* _Work task_:
Examine the records and identify each line that includes the string "Potamochoerus". Copy those lines.

* _Given data_:
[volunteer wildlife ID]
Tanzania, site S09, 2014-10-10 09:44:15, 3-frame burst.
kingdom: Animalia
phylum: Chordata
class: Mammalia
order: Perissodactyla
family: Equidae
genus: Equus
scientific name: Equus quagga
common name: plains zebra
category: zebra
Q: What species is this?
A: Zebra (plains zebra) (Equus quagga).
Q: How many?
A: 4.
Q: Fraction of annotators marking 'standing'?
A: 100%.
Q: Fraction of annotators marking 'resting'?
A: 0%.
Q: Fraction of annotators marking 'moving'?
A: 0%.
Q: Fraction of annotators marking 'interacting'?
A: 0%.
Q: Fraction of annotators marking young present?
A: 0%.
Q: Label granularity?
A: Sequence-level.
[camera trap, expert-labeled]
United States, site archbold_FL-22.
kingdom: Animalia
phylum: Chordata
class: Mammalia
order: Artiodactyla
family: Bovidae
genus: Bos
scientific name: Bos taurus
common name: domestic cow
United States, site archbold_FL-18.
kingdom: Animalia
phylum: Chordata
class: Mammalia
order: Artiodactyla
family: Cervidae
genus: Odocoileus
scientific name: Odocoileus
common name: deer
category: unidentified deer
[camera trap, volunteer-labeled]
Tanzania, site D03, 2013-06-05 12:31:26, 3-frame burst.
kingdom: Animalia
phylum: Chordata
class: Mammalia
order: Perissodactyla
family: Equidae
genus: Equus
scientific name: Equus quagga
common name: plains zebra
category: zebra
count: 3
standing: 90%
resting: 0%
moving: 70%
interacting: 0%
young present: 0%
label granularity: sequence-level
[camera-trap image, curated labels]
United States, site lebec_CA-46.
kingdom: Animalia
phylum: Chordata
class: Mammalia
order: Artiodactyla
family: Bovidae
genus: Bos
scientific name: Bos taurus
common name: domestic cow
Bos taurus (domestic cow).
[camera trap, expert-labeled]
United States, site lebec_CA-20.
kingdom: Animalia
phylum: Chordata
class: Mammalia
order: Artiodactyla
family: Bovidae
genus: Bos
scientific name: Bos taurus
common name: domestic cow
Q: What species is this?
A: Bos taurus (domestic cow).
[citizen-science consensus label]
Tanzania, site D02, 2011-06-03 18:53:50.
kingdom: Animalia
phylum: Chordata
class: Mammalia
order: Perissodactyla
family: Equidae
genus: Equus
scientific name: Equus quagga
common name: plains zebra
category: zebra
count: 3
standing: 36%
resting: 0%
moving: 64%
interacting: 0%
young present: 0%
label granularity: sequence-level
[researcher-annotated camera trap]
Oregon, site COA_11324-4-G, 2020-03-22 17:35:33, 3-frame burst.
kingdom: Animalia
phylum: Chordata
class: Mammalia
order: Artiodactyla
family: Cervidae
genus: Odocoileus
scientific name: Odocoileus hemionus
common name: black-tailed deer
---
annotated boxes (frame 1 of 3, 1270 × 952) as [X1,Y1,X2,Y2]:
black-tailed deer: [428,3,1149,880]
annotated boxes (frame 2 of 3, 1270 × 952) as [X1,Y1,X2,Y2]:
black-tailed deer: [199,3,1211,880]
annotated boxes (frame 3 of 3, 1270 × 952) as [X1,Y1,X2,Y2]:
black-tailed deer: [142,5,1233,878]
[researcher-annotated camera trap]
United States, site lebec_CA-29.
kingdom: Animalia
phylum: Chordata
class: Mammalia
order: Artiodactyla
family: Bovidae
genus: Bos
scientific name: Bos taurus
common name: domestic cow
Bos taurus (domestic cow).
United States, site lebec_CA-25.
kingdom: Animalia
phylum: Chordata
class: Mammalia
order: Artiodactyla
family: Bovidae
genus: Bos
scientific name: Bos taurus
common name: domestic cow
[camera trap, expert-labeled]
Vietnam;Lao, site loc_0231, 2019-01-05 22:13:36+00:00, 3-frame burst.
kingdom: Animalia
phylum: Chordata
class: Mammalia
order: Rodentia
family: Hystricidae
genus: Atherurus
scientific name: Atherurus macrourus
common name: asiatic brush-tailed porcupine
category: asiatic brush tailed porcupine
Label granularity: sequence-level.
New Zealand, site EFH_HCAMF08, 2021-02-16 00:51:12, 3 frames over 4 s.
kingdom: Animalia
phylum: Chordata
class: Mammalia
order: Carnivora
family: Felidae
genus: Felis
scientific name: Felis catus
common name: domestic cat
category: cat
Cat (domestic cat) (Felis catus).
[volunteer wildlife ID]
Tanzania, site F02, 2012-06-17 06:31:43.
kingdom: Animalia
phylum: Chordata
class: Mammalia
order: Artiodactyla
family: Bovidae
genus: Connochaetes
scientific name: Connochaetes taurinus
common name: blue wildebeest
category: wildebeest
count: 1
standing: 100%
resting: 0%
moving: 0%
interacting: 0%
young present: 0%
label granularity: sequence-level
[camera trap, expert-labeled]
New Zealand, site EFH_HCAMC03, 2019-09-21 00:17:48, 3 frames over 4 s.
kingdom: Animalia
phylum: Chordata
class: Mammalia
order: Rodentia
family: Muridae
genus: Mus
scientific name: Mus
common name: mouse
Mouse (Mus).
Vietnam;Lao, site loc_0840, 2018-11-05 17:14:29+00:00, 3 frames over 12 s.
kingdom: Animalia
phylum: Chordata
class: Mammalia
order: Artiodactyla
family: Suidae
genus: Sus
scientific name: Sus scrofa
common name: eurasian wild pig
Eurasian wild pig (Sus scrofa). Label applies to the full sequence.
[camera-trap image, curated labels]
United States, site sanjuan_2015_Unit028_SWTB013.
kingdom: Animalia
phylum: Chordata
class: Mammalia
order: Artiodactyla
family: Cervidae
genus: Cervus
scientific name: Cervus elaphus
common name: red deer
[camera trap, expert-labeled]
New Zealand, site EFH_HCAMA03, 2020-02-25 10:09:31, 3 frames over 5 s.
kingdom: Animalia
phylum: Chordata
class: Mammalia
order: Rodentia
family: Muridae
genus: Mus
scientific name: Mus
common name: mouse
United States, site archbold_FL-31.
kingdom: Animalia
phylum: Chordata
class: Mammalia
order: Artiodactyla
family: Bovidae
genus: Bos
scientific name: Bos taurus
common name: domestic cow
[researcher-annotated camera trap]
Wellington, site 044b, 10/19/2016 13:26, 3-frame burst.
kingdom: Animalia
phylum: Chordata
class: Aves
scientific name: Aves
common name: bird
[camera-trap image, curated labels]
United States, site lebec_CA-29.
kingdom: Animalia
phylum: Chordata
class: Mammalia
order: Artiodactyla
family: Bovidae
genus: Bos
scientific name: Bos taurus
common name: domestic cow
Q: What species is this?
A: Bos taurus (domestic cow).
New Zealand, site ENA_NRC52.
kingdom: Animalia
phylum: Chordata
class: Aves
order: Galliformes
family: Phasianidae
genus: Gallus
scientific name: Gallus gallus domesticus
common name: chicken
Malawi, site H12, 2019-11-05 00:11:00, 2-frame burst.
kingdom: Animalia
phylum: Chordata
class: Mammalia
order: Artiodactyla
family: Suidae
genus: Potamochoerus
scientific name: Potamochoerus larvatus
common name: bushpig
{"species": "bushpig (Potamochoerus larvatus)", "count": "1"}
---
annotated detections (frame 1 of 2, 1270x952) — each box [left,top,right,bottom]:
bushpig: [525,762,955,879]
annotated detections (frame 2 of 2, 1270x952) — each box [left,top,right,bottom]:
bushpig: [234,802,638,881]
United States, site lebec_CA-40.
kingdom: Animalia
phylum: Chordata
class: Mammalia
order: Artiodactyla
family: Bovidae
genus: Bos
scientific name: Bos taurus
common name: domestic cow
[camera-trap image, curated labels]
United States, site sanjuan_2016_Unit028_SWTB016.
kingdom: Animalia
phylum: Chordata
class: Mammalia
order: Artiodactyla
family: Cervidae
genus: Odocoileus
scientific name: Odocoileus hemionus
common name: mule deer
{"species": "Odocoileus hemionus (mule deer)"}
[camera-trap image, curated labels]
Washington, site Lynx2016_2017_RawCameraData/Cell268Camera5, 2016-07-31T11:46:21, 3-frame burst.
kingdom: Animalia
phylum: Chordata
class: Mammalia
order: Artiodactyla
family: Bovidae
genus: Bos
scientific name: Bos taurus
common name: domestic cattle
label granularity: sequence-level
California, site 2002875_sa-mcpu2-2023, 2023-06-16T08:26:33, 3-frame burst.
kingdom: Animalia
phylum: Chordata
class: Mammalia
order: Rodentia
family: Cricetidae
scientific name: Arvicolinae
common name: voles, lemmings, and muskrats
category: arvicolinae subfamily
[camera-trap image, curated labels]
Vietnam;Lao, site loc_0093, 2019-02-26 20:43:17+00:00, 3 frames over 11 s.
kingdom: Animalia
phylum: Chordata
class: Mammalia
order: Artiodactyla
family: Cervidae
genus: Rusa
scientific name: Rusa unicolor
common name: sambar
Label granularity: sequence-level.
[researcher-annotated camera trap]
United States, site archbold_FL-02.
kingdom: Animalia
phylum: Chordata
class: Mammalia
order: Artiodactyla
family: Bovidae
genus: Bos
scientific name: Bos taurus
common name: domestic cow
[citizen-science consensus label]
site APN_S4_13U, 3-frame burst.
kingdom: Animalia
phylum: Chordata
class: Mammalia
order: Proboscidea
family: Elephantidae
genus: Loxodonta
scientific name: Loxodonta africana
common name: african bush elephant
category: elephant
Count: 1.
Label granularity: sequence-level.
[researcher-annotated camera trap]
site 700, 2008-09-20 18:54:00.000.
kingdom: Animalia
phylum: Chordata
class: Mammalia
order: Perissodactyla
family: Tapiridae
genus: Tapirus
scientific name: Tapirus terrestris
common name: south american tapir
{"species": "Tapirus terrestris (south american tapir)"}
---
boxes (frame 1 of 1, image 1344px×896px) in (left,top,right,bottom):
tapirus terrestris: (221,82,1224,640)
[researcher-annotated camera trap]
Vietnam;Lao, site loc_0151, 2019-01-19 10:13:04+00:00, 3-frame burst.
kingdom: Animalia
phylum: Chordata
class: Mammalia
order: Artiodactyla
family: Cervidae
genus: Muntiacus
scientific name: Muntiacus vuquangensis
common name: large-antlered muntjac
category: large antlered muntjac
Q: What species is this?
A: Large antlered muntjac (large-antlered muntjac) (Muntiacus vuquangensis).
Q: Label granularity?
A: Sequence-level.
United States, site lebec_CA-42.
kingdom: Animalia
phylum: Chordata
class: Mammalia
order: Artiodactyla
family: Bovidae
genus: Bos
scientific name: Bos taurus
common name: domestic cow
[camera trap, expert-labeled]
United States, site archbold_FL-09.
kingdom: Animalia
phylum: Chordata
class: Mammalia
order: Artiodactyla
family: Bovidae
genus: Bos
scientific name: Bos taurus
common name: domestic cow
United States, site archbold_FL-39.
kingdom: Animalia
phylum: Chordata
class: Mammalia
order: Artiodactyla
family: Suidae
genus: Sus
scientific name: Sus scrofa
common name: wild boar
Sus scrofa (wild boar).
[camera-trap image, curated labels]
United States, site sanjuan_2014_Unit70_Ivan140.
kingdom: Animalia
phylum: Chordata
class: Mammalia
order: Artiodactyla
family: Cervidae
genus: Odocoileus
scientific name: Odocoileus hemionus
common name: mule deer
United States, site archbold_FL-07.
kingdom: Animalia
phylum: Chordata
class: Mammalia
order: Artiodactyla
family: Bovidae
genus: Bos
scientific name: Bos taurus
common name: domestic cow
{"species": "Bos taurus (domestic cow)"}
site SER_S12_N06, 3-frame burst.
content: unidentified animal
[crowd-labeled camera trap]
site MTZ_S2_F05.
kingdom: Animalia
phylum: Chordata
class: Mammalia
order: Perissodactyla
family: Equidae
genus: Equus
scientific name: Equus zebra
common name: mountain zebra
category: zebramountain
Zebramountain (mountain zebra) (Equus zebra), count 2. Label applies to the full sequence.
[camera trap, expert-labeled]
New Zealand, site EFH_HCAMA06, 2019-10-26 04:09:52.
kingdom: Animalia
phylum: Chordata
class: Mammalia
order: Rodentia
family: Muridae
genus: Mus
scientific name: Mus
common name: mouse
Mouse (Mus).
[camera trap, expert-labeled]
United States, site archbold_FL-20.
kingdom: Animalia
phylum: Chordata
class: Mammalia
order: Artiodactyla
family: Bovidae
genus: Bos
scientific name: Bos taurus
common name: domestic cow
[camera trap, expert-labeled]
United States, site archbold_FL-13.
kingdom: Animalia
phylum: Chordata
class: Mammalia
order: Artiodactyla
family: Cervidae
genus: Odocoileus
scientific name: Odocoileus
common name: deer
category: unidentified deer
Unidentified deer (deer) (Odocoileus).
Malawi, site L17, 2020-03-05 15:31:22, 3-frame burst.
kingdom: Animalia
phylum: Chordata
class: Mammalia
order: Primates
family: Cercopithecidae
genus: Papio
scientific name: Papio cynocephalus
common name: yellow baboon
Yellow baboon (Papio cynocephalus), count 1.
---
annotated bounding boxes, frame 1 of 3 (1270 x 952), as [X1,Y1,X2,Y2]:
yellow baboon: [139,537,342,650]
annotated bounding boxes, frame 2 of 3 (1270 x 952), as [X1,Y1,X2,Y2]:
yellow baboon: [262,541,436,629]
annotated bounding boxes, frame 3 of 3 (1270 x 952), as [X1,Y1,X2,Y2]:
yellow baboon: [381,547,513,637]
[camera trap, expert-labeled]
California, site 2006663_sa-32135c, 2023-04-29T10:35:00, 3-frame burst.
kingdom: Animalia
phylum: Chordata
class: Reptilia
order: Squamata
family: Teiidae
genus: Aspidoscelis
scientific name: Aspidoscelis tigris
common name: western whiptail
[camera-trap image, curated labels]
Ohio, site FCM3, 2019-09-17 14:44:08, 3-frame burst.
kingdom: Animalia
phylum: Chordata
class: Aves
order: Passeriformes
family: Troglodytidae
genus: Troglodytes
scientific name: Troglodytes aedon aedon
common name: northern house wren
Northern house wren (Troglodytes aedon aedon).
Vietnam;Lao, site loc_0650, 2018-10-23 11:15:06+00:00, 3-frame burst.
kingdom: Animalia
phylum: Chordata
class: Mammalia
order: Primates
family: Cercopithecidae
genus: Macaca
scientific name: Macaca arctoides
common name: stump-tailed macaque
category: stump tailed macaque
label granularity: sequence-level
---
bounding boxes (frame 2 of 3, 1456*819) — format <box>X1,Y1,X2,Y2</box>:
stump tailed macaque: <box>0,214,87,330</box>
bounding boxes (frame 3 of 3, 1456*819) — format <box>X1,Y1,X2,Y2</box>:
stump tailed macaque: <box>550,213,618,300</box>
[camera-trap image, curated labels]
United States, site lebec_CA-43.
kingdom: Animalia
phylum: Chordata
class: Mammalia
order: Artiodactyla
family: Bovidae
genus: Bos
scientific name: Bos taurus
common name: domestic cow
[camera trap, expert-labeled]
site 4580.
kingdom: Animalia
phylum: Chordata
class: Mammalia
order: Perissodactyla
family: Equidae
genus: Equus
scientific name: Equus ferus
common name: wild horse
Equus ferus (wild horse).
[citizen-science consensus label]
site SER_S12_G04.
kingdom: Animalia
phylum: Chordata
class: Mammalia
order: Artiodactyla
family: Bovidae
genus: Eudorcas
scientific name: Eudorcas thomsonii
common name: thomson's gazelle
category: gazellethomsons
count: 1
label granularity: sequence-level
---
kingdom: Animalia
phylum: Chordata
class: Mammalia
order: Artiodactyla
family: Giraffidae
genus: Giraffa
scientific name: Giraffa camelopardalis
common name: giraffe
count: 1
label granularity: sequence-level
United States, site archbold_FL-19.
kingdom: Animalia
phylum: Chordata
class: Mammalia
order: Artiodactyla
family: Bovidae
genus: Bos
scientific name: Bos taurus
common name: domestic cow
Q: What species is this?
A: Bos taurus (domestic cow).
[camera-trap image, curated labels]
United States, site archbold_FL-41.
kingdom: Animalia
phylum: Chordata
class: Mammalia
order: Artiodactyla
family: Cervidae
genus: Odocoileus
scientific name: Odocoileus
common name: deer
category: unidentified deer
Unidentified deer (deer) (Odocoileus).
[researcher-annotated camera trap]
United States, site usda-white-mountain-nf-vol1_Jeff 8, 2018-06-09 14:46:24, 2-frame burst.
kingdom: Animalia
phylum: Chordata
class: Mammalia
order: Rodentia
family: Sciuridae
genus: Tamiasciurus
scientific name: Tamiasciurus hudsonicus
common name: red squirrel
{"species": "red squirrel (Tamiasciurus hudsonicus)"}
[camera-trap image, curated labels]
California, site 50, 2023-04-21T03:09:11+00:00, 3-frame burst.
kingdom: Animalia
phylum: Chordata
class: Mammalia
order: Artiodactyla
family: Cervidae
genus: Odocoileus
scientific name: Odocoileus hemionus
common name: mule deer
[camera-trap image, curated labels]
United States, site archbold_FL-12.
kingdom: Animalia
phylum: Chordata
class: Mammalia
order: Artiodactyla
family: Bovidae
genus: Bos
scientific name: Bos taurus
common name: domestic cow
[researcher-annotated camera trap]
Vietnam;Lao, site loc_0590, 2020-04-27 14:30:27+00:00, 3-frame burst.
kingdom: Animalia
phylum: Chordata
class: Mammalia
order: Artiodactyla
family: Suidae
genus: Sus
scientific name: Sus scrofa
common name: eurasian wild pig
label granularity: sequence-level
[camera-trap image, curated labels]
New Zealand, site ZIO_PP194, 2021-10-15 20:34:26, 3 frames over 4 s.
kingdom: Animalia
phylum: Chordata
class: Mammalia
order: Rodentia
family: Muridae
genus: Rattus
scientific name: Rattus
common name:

* _Reply to the task_:
genus: Potamochoerus
scientific name: Potamochoerus larvatus
{"species": "bushpig (Potamochoerus larvatus)", "count": "1"}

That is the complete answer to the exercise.